| Set problem |
Pull out each line of the data that contains the word "choices" and copy those lines in full.

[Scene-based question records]
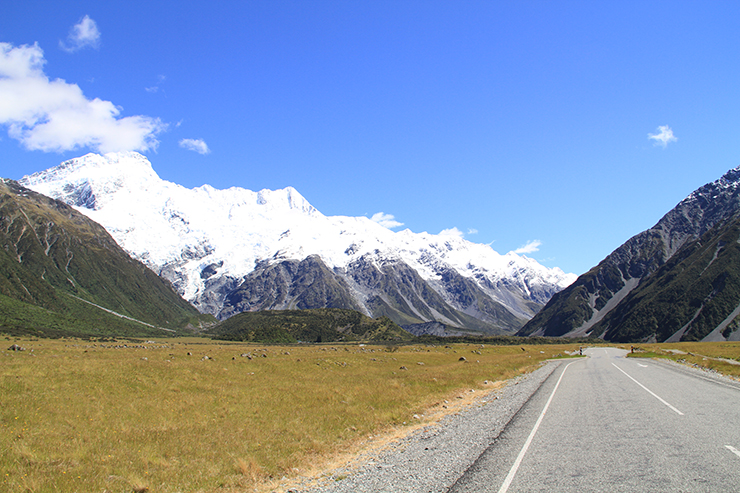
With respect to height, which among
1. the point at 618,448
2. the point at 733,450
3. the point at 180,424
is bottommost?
the point at 180,424

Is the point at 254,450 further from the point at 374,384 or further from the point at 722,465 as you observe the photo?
the point at 374,384

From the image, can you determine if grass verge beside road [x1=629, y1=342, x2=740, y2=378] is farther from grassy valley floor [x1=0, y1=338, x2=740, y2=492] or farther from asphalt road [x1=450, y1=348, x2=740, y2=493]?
grassy valley floor [x1=0, y1=338, x2=740, y2=492]

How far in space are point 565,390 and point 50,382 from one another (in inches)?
1279

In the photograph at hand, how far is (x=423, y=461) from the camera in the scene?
13.7m

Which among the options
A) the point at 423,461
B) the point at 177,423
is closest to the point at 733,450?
the point at 423,461

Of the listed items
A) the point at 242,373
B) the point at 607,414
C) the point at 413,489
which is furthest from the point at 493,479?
the point at 242,373

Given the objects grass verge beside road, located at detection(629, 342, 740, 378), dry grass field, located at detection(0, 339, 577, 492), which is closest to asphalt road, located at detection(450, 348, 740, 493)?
dry grass field, located at detection(0, 339, 577, 492)

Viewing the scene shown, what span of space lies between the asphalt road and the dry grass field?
6.20m

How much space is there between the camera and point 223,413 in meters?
20.4

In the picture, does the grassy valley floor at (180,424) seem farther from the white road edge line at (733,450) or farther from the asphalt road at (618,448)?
the white road edge line at (733,450)

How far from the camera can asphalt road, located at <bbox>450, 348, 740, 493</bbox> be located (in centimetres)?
1030

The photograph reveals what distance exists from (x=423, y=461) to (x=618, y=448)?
6.40m

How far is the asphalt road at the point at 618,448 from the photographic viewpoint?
1030cm

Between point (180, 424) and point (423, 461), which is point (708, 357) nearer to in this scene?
point (423, 461)
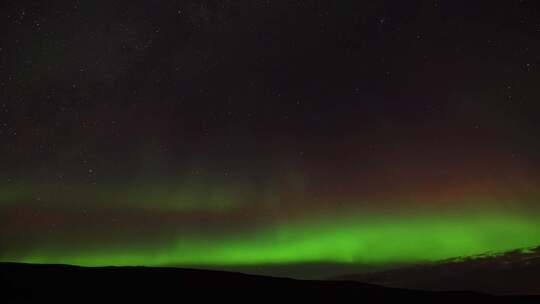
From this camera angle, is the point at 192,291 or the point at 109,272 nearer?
the point at 192,291

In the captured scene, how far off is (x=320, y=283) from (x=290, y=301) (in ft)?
19.3

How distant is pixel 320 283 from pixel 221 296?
Result: 811 centimetres

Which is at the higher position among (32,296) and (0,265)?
(0,265)

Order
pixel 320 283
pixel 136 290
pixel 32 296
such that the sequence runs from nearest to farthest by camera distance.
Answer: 1. pixel 32 296
2. pixel 136 290
3. pixel 320 283

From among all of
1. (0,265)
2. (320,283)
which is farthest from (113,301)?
(320,283)

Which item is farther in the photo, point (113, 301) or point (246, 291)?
point (246, 291)

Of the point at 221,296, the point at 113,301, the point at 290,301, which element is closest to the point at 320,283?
the point at 290,301

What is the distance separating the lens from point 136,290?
86.6 feet

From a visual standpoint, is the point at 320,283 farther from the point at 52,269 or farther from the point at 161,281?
the point at 52,269

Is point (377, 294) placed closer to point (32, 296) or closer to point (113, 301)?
point (113, 301)

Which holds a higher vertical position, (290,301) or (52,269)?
(52,269)

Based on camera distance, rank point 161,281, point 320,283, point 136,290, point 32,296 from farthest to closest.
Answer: point 320,283
point 161,281
point 136,290
point 32,296

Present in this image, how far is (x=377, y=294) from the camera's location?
30531 millimetres

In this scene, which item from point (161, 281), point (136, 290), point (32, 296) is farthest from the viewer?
point (161, 281)
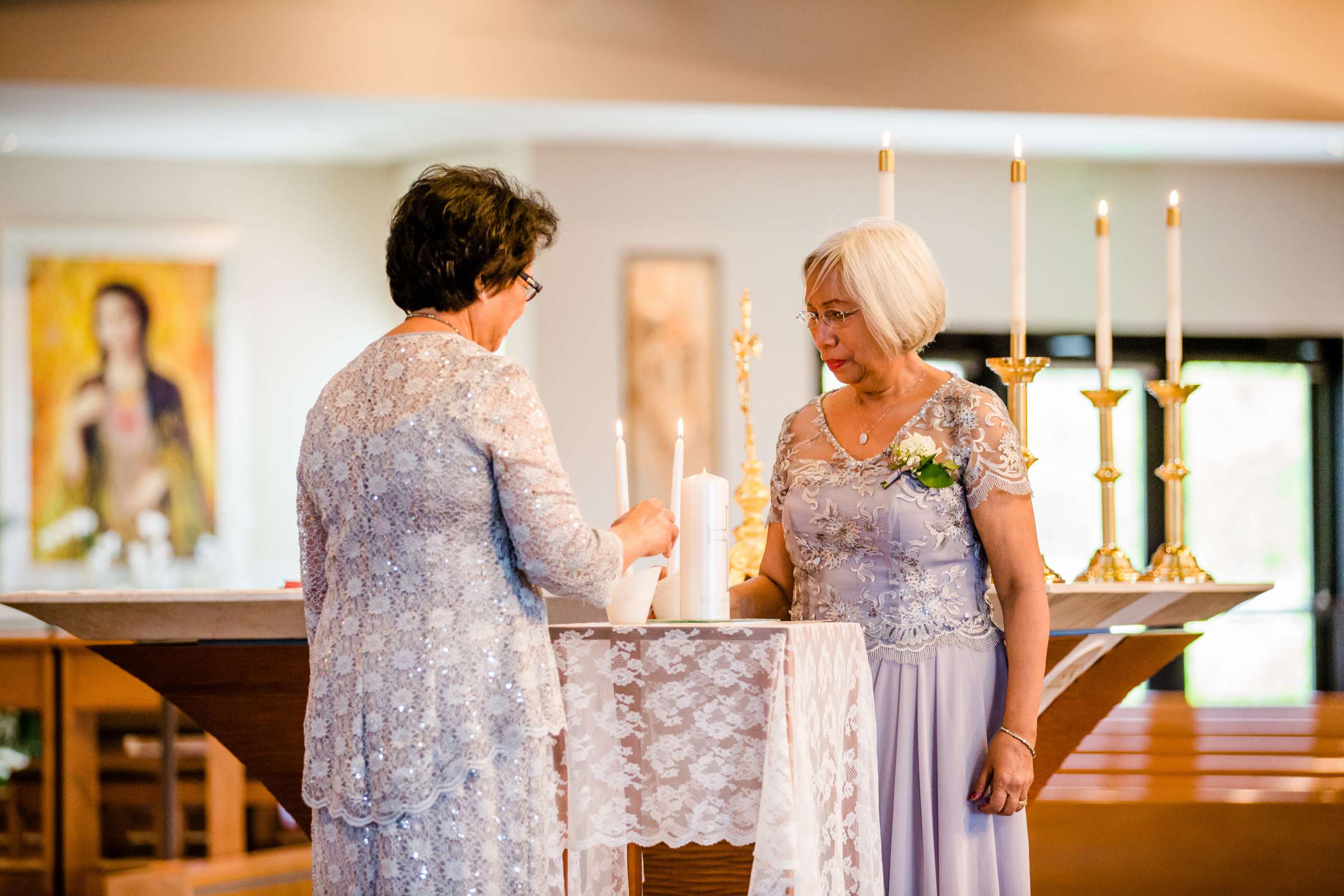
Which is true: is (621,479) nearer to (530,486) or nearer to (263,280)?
(530,486)

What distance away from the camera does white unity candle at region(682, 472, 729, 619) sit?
6.47ft

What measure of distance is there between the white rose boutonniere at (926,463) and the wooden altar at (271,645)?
436 mm

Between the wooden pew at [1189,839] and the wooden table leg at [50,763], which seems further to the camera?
the wooden table leg at [50,763]

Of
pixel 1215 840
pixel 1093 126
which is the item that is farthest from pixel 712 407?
pixel 1215 840

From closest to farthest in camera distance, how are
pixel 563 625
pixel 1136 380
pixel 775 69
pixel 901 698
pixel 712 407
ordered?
pixel 563 625, pixel 901 698, pixel 775 69, pixel 712 407, pixel 1136 380

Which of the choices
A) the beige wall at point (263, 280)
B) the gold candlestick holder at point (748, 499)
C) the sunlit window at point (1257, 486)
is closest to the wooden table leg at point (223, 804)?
the beige wall at point (263, 280)

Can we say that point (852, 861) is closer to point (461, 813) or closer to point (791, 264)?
point (461, 813)

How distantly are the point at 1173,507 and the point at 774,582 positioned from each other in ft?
3.14

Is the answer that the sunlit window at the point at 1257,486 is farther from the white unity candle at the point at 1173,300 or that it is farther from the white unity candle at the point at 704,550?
the white unity candle at the point at 704,550

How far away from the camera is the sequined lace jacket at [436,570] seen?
5.48ft

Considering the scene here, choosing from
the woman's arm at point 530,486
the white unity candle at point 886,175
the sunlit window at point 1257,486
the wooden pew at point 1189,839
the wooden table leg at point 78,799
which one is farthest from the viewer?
the sunlit window at point 1257,486

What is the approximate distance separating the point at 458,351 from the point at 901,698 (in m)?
0.93

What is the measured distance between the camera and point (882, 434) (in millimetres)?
2281

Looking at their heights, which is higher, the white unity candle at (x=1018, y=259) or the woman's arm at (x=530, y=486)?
the white unity candle at (x=1018, y=259)
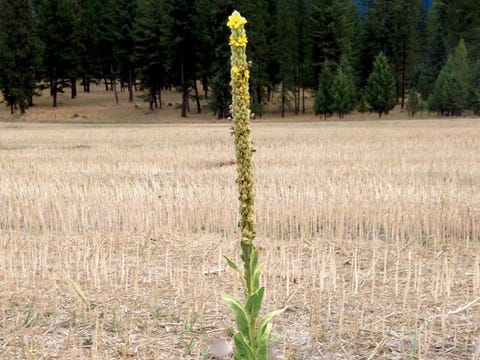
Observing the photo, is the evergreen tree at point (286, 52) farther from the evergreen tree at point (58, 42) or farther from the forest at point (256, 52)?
the evergreen tree at point (58, 42)

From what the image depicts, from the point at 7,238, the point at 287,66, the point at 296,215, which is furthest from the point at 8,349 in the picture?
the point at 287,66

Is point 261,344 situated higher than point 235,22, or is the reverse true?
point 235,22

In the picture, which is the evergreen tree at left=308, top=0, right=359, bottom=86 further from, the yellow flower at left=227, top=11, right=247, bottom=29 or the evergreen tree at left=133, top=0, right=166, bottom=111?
the yellow flower at left=227, top=11, right=247, bottom=29

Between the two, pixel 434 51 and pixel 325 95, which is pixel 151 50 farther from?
pixel 434 51

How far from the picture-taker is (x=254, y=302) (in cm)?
277

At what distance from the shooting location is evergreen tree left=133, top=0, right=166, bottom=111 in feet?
211

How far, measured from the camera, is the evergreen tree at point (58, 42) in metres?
69.1

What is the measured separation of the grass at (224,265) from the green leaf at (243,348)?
1985 millimetres

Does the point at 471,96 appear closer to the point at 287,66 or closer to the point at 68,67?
the point at 287,66

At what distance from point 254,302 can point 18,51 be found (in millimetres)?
64432

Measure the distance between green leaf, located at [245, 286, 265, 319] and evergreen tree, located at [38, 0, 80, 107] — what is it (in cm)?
6877

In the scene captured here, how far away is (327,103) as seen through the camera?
61688 mm

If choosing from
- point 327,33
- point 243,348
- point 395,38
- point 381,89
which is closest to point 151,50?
point 327,33

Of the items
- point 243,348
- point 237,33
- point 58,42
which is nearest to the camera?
point 237,33
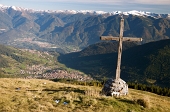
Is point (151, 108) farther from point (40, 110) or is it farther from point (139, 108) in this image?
point (40, 110)

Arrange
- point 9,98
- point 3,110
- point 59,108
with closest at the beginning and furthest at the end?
point 3,110
point 59,108
point 9,98

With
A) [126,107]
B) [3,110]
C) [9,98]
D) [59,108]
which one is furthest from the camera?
[9,98]

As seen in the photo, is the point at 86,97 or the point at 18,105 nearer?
the point at 18,105

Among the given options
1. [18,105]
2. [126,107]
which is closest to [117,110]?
[126,107]

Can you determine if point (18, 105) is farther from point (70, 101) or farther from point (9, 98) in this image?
point (70, 101)

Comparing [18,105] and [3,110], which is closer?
[3,110]

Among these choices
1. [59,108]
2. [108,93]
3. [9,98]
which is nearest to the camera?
[59,108]

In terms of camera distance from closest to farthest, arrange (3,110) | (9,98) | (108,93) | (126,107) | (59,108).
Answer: (3,110) < (59,108) < (126,107) < (9,98) < (108,93)

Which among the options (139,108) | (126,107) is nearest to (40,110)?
(126,107)
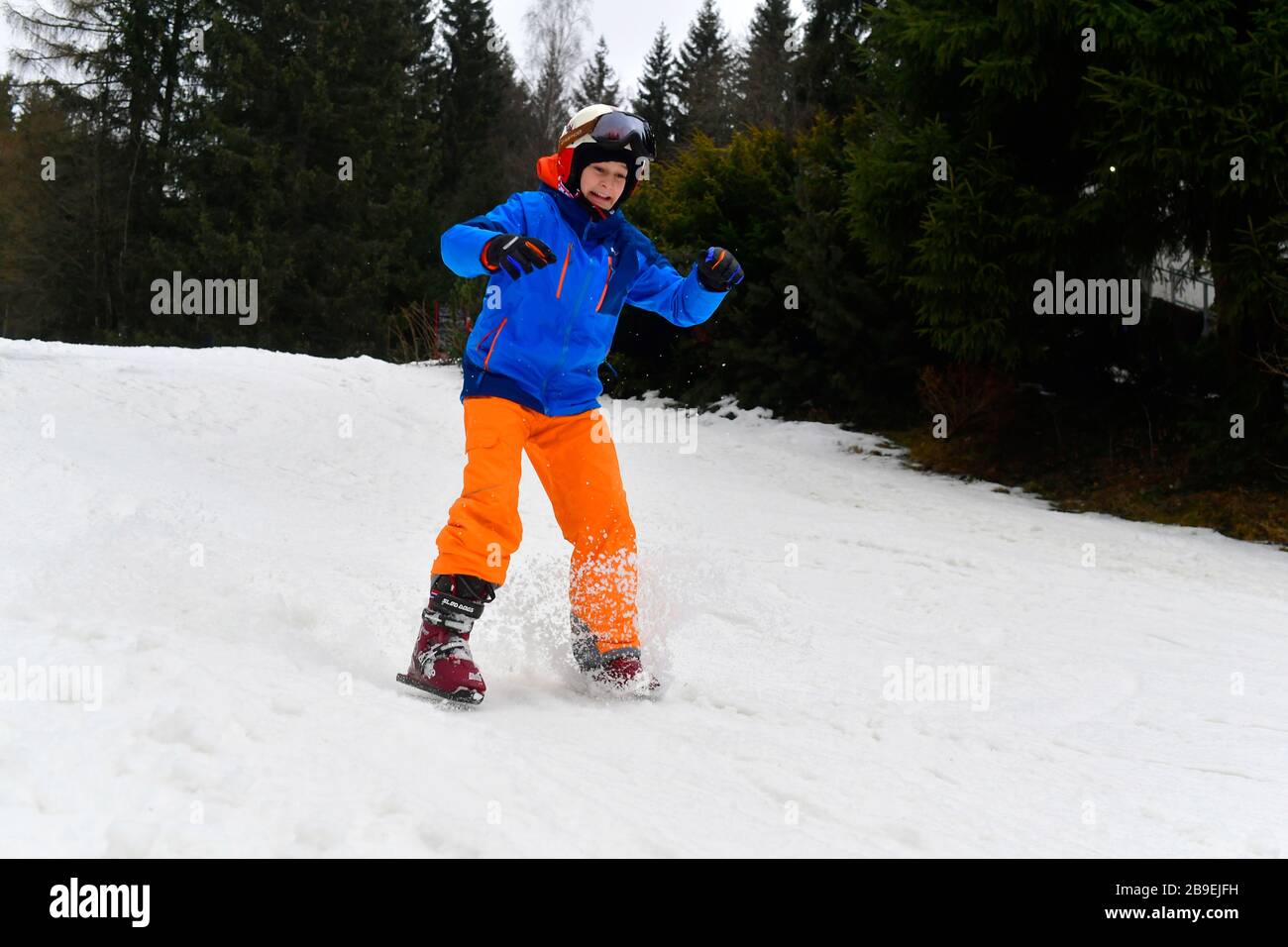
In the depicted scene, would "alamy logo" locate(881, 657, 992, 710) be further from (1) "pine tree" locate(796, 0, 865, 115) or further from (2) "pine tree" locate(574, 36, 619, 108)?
(2) "pine tree" locate(574, 36, 619, 108)

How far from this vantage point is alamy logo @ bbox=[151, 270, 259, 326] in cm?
2555

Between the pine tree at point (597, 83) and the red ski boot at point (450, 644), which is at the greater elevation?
the pine tree at point (597, 83)

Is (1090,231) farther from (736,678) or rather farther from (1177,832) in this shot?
(1177,832)

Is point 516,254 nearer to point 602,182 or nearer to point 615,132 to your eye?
point 602,182

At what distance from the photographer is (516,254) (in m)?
3.29

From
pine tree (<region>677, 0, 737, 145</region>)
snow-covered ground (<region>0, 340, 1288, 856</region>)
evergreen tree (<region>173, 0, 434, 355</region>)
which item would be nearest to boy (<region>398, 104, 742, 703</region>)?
snow-covered ground (<region>0, 340, 1288, 856</region>)

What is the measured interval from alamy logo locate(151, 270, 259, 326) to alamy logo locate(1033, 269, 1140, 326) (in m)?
20.4

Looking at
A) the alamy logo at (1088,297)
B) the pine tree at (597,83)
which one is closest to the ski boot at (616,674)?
the alamy logo at (1088,297)

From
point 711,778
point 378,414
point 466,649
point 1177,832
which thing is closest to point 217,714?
point 466,649
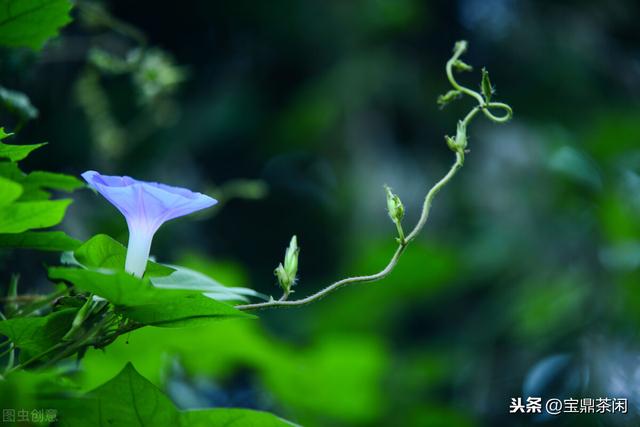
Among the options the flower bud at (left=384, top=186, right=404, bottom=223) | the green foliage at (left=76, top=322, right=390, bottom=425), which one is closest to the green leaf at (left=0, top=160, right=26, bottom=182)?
the flower bud at (left=384, top=186, right=404, bottom=223)

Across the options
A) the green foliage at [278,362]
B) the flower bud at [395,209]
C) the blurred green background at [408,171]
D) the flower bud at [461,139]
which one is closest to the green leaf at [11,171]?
the flower bud at [395,209]

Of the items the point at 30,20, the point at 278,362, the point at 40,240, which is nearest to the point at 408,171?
the point at 278,362

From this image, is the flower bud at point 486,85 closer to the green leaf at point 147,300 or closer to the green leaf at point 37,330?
the green leaf at point 147,300

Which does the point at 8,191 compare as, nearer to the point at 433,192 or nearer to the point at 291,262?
the point at 291,262

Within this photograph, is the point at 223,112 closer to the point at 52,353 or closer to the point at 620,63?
the point at 620,63

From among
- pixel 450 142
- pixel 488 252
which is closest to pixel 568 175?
pixel 488 252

| Response to this exercise |
Which of the choices
Among these choices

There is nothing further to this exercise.